The ANP will thus create a counterforce to the MQM. It is politically advantageous too because Karachi is essentially the city of the Urdu-speaking and the Pakhtun. Karachi’s observing genius, Arif Hasan, says: “According to the 1998 census, 48 per cent of the city’s population is Urdu-speaking, 14 per cent Punjabi-speaking, 12 per cent Pashto-speaking and about nine per cent is Sindhi-speaking” (Dawn, June 25, 2010).


The Punjabis don’t count because they don’t have the ‘minority complex’ needed to band together linguistically. The battle is between the MQM and the Pakhtun, equalised by the “hinterland” support the Pakhtuns have and the numerically-superior MQM doesn’t. The ANP cannot ignore some facts even if it is leery about the Fata Pakhtuns. Karachi hosts the largest concentration of urban Pakhtun population, surpassing Peshawar, Quetta and Kandahar.
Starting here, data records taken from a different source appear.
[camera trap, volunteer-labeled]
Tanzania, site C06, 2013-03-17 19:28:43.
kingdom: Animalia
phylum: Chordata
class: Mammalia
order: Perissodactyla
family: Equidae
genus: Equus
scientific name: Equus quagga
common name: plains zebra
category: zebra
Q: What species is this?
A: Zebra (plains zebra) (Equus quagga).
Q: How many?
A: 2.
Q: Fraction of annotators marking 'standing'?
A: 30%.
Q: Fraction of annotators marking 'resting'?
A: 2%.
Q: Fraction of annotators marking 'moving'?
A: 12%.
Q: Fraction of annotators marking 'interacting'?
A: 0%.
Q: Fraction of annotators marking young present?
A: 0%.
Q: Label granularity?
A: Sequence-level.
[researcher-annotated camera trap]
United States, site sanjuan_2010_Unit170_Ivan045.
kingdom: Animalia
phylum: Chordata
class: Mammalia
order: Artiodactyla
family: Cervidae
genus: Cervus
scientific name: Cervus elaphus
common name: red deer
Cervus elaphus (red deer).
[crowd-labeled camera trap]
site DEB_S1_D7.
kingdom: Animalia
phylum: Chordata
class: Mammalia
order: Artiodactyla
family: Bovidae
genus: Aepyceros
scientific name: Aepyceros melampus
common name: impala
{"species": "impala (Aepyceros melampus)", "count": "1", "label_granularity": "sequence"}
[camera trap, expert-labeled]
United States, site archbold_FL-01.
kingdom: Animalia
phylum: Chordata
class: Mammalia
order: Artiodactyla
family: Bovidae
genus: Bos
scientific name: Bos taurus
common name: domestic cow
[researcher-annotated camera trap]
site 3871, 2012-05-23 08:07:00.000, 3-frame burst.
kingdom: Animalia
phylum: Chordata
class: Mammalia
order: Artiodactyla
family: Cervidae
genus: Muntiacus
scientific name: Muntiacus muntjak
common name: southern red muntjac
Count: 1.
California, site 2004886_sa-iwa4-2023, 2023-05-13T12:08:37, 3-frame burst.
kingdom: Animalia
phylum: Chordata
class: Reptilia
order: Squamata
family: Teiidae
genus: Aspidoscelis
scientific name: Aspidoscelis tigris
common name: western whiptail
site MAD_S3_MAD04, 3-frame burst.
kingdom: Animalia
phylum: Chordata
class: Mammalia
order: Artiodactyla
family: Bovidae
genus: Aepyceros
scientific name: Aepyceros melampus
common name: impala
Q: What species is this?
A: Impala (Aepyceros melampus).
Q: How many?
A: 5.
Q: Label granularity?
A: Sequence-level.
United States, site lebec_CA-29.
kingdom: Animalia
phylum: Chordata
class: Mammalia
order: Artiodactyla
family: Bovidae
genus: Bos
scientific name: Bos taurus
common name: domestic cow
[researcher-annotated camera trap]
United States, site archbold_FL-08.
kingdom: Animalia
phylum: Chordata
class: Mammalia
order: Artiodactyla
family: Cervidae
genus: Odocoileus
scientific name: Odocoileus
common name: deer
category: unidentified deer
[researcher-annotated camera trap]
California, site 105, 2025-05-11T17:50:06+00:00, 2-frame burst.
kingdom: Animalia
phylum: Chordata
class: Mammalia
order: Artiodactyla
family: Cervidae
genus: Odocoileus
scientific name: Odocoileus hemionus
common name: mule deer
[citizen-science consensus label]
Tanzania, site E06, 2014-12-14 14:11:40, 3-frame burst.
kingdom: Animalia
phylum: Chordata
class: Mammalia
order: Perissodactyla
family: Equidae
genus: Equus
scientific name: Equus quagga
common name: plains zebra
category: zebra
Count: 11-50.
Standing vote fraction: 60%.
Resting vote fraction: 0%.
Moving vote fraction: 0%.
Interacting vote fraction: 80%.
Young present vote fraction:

And it all started in Sohrab Goth, the Pakhtun ghetto. In his Partition and the Making of the Mohajir Mindset: A Narrative (OUP 2008), Brigadier AR Siddiqi recounts: “After the success of the mammoth gathering at Nishtar Park, Karachi, the MQM organised an equally big rally in Hyderabad on October 31, 1986. On the way to Hyderabad from Karachi, the MQM motorcade was attacked at Sohrab Goth, the notorious hub of Karachi’s drugs mafia” (p.128).

Today, the killing of MQM leaders is followed by the killing of ANP leaders. Is this a Sohrab Goth-like vendetta? There are ambiguities to consider. Shia Raza Haider was killed by Lashkar-e-Jhangvi, a part of al Qaeda’s 313 brigade led by Ilyas Kashmiri in North Waziristan. In K-P, ANP leaders are regularly killed by the Pakhtun Taliban. Maybe this is not a vendetta between the MQM and the ANP. It is possible that a third party — the Taliban and their master the al Qaeda — is killing people on both sides of the divide.

Karachi is 75 per cent ethnically segregated. This is called ghettoisation. Ghettoisation began as a segregation of the victim community by those intent on genocide. Later ethnic communities began to segregate themselves for reasons of defence. This second type of ghettoisation is a recipe for ethnic war. And this is going on. The battle remains unequal because unlike the MQM, the ANP cannot lay claim to leading all the Pakhtuns of Karachi. At least not yet.

Published in The Express Tribune, August 29th, 2010.